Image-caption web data
========

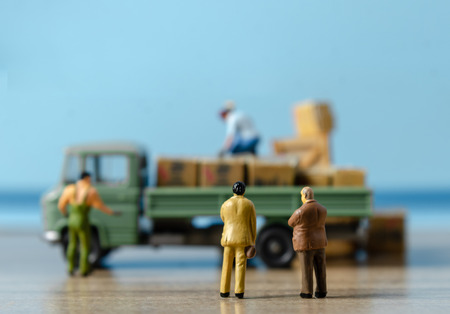 Miniature business man looking at workers carrying products goods box to container truck in distribution warehouse factory. Logistics warehouse freight transportation conceptの写真素材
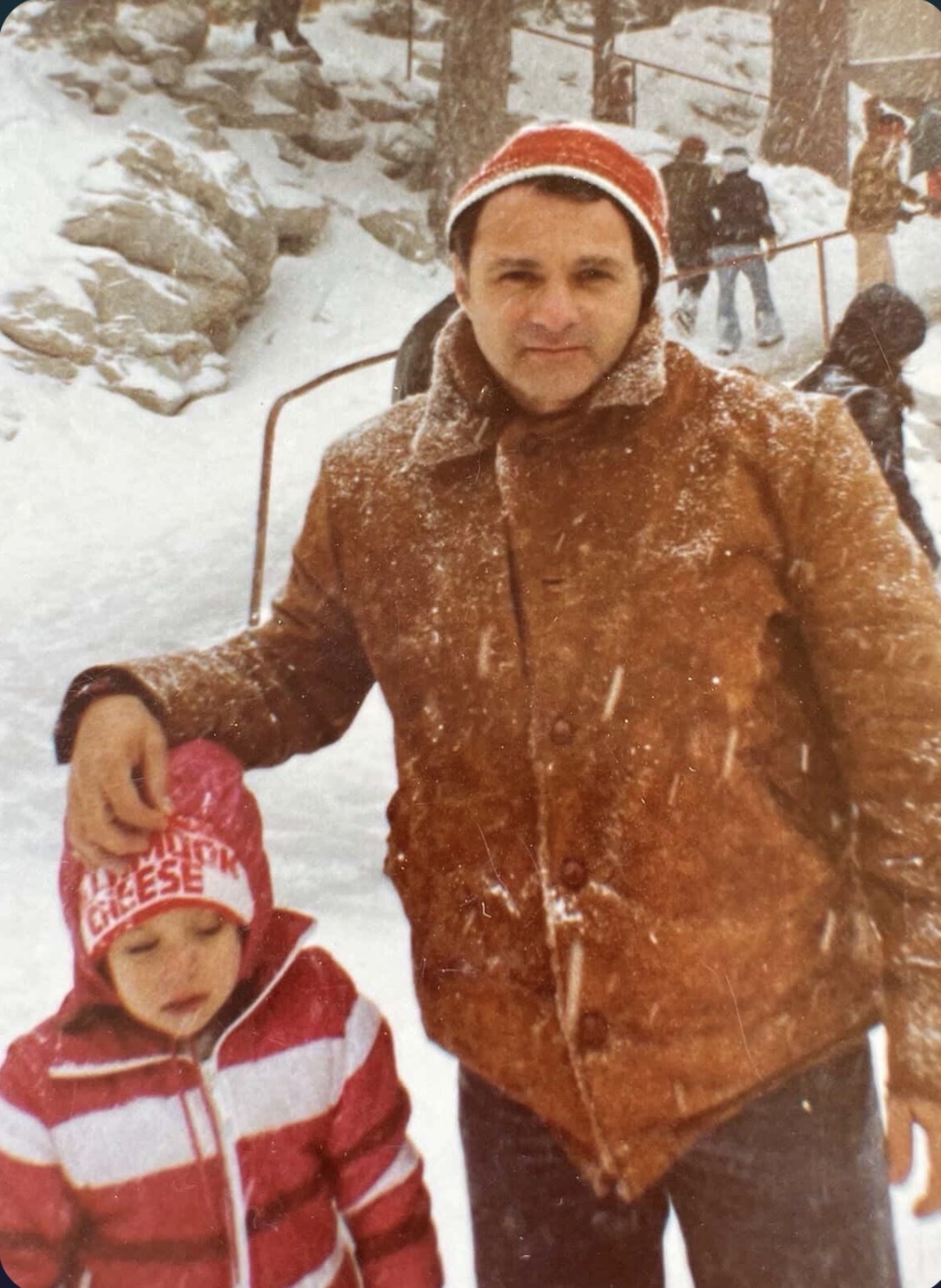 Man in brown jacket and red hat standing in snowy landscape with children and trees in background.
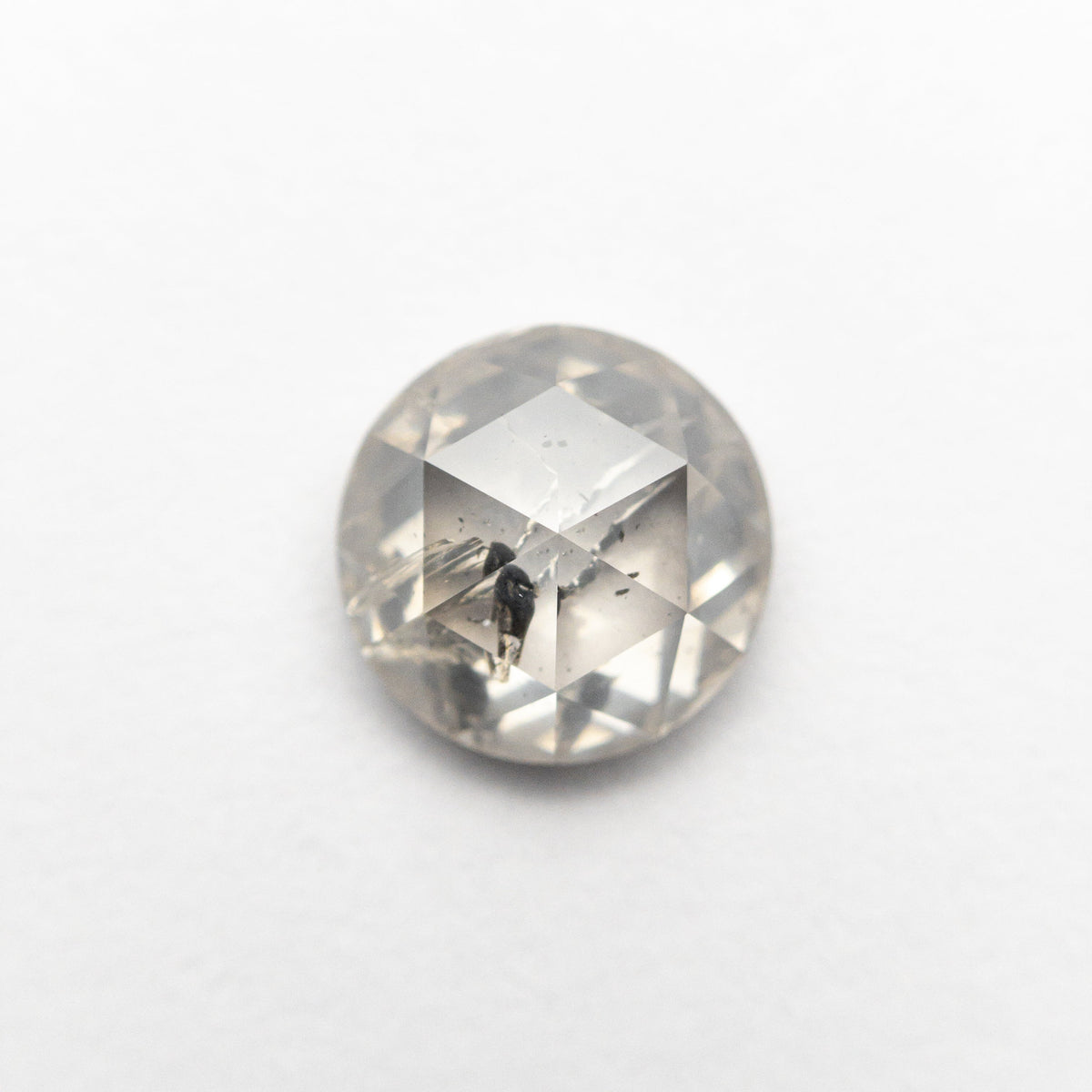 The 1.30ct 6.74x6.68x3.35mm Round Rosecut 20026-09 by East London jeweller Rachel Boston | Discover our collections of unique and timeless engagement rings, wedding rings, and modern fine jewellery.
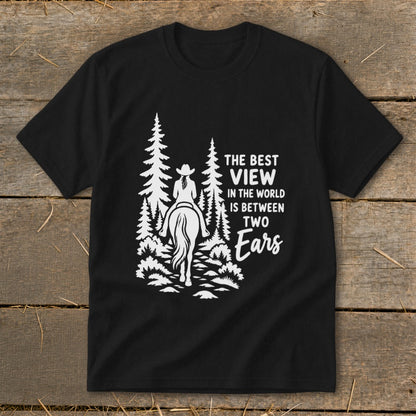 Black t-shirt featuring a white graphic of a horseback rider in the forest with text reading The Best View in the World is Between Two Ears.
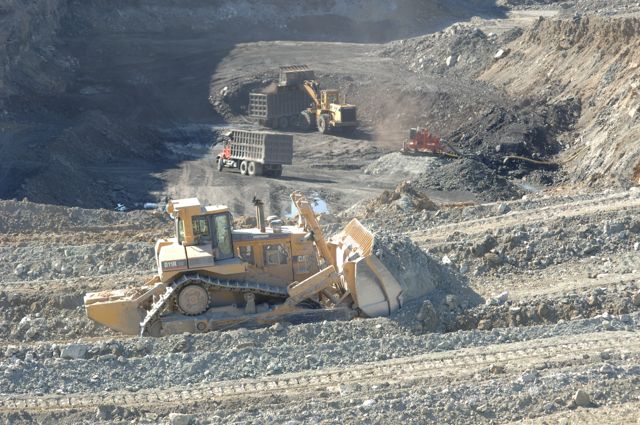 Heavy earthmoving equipment during reclamation of the abandoned Horse Creek coal mine near Pinckneyville, Illinois, with a bulldozer in the foreground and dump trucks working in the excavation behind it.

========

*WHAT YOU NEED TO DO*
Write the lines above out again exactly, excluding every picture.

*FINISHED TASK*
 Miniature business man looking at workers carrying products goods box to container truck in distribution warehouse factory. Logistics warehouse freight transportation conceptの写真素材
 Man in brown jacket and red hat standing in snowy landscape with children and trees in background.
 The 1.30ct 6.74x6.68x3.35mm Round Rosecut 20026-09 by East London jeweller Rachel Boston | Discover our collections of unique and timeless engagement rings, wedding rings, and modern fine jewellery.
 Black t-shirt featuring a white graphic of a horseback rider in the forest with text reading The Best View in the World is Between Two Ears.
 Heavy earthmoving equipment during reclamation of the abandoned Horse Creek coal mine near Pinckneyville, Illinois, with a bulldozer in the foreground and dump trucks working in the excavation behind it.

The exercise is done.